1840
El hedor de la casucha acrecentaba los dolores del parto. La prostituta lloraba y pujaba mientras sentía que se descaderaba y se iba en alaridos lacerantes.
El barrio londinense de Whitechapel no había tenido piedad con ella.
Quién sabe cuál de todos esos borrachos delincuentes que pagaban por sus servicios, era el padre de esa criatura que hoy desgarraba hasta la última fibra de sus músculos.
A mediados del S. XIX, el East End de Londres era un hormiguero de mugre y rejunte de la peor miseria de la sociedad: racismo, delincuencia, antisemitismo, pobreza, prostitución… flagelos perversos y crueles que hoy la tenían pariendo el producto de tanta oscuridad.
1888
—¿Qué hacemos con el cuerpo, Jefe?
—Lo entierran sin lápida.
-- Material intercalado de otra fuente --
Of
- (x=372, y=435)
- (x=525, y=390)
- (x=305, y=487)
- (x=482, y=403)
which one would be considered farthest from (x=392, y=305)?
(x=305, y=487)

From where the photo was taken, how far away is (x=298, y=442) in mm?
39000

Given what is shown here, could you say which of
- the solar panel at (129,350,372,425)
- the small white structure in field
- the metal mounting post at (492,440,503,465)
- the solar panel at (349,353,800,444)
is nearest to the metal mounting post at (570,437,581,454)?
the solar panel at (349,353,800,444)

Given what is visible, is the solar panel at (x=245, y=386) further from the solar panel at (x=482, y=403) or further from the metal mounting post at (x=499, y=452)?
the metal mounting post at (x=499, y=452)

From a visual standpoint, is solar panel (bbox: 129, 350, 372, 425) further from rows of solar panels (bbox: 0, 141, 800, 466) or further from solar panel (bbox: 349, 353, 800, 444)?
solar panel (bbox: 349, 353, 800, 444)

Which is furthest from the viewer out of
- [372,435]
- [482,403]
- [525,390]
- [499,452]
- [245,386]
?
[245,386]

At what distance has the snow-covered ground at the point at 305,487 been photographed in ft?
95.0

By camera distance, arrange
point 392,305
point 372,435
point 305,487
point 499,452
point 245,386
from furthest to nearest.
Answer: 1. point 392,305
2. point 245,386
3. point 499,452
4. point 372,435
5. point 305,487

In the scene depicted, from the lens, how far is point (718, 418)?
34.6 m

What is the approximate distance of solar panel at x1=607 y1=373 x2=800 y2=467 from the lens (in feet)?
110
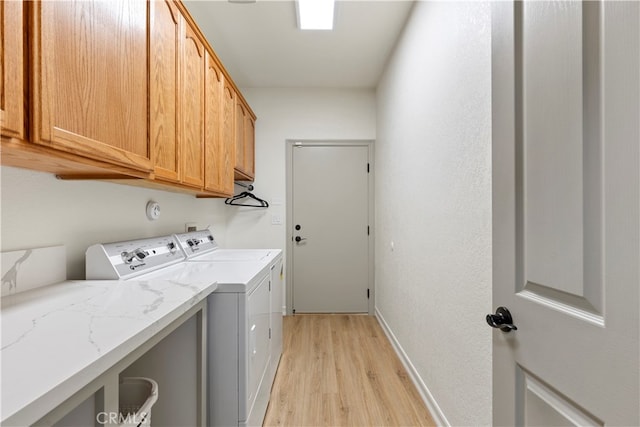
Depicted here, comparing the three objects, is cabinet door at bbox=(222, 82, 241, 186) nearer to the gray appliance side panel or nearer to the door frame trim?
the door frame trim

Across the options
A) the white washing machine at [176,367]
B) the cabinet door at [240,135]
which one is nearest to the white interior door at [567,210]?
the white washing machine at [176,367]

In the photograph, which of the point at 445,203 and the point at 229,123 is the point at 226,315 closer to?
the point at 445,203

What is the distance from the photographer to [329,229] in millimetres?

Hay que borrarlo de la historia.
—¿Usted quiere borrarlo de la historia, Jefe? Disculpe, con todo respeto, lo veo un poco difícil.
—Lo que quiero, Watson, es no darle una identidad a este monstruo. Que quede en un mito, una fantasma, una leyenda tal vez. Pero sin un nombre que lo identifique, que le de un atisbo de humanidad.
—Es cierto. La verdad que no parece humano. Es una bestia. Bueno, era… ¿Qué pudo haberlo llevado a tales aberraciones?
—Nada bueno, por supuesto. Esas prostitutas desviceradas no son más que mártires, a manos de las miserias de Whitechapel, donde solo puede engendrarse tanta oscuridad en el filo del arma de un monstruo, como lo fue este tipo. Terminen el trabajo, por favor.
—Si, Jefe. Terminemos hoy, con esta quimera de Jack, el destripador.